# [WHAT THIS TASK INVOLVES]
Could you retype the lines below, starting at the line holding "家古屋 Hand Scroll" and stopping at the line holding "Russian military patches", inclusive? Copy them exactly and drop the images.

-- DATA SUPPLIED follows --

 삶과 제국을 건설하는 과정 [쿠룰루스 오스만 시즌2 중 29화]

-- DATA SUPPLIED concluded --
-- DATA SUPPLIED follows --

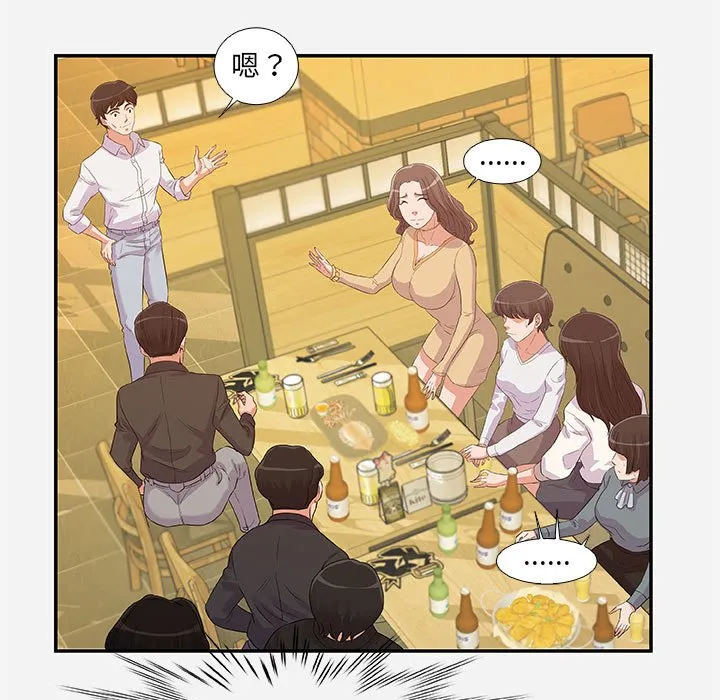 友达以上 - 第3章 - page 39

-- DATA SUPPLIED concluded --
-- DATA SUPPLIED follows --

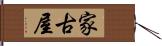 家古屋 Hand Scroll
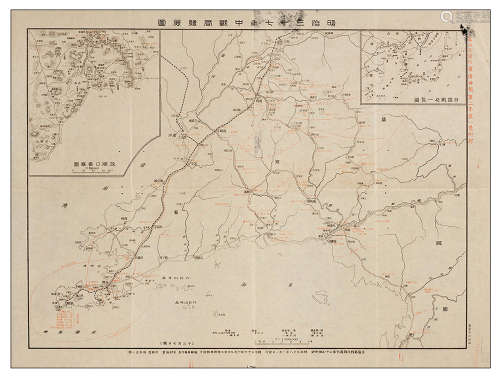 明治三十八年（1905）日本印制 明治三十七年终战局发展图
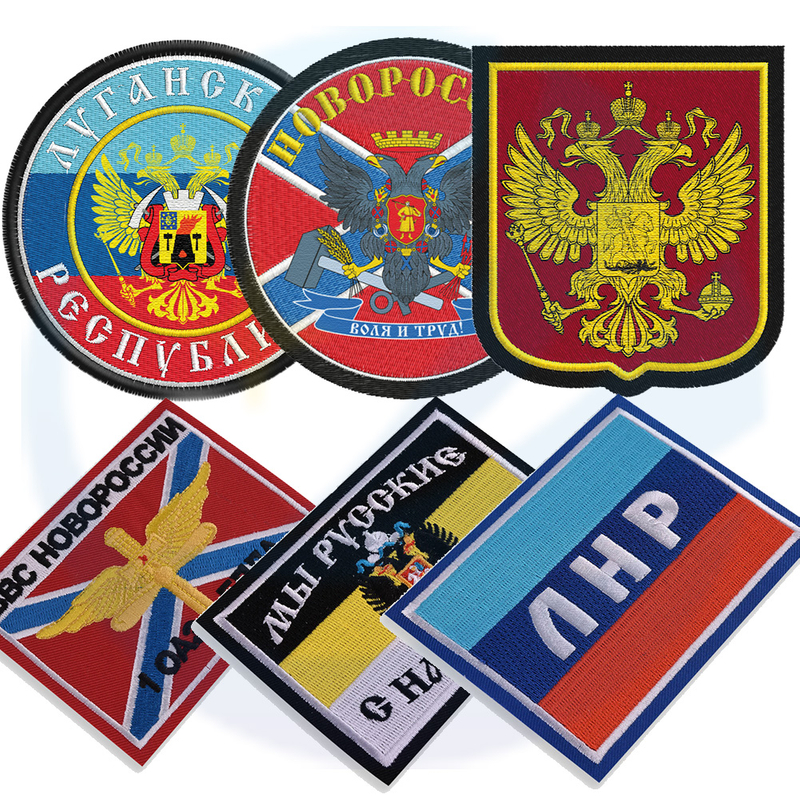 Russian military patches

-- DATA SUPPLIED concluded --

# [RESULT BELOW]
 家古屋 Hand Scroll
 明治三十八年（1905）日本印制 明治三十七年终战局发展图
 Russian military patches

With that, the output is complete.